# DATA BELOW
○ ○ ○ ○ ○

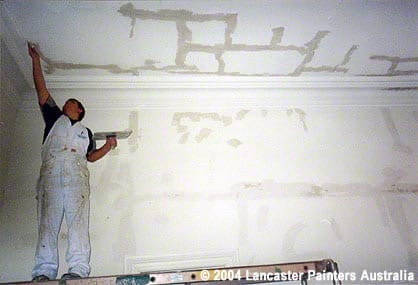 Professional Painting Preparation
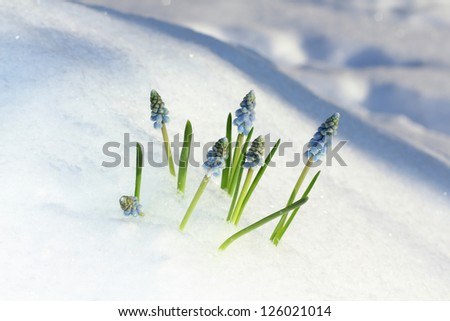 Blue Muscari flowers under the snow. - stock photo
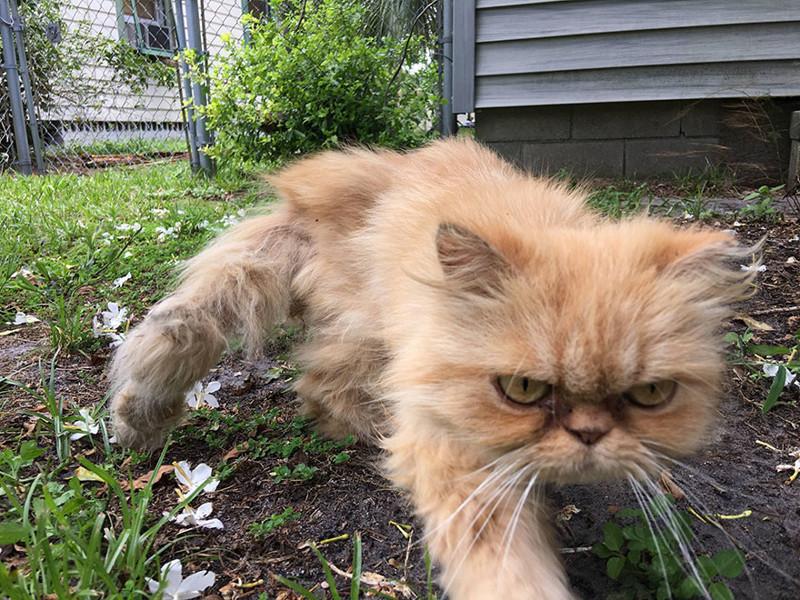 Сердитый кот обрел хозяев, но по-прежнему всем недоволен животные, кот, хозяин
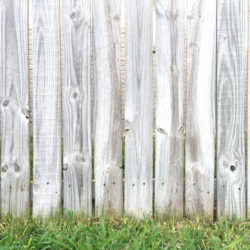 Fence-with-grass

○ ○ ○ ○ ○

# WORK REQUIRED
Every line above needs to be written out again as it stands. Pictures do not belong in the copy.

# OUTPUT
 Professional Painting Preparation
 Blue Muscari flowers under the snow. - stock photo
 Сердитый кот обрел хозяев, но по-прежнему всем недоволен животные, кот, хозяин
 Fence-with-grass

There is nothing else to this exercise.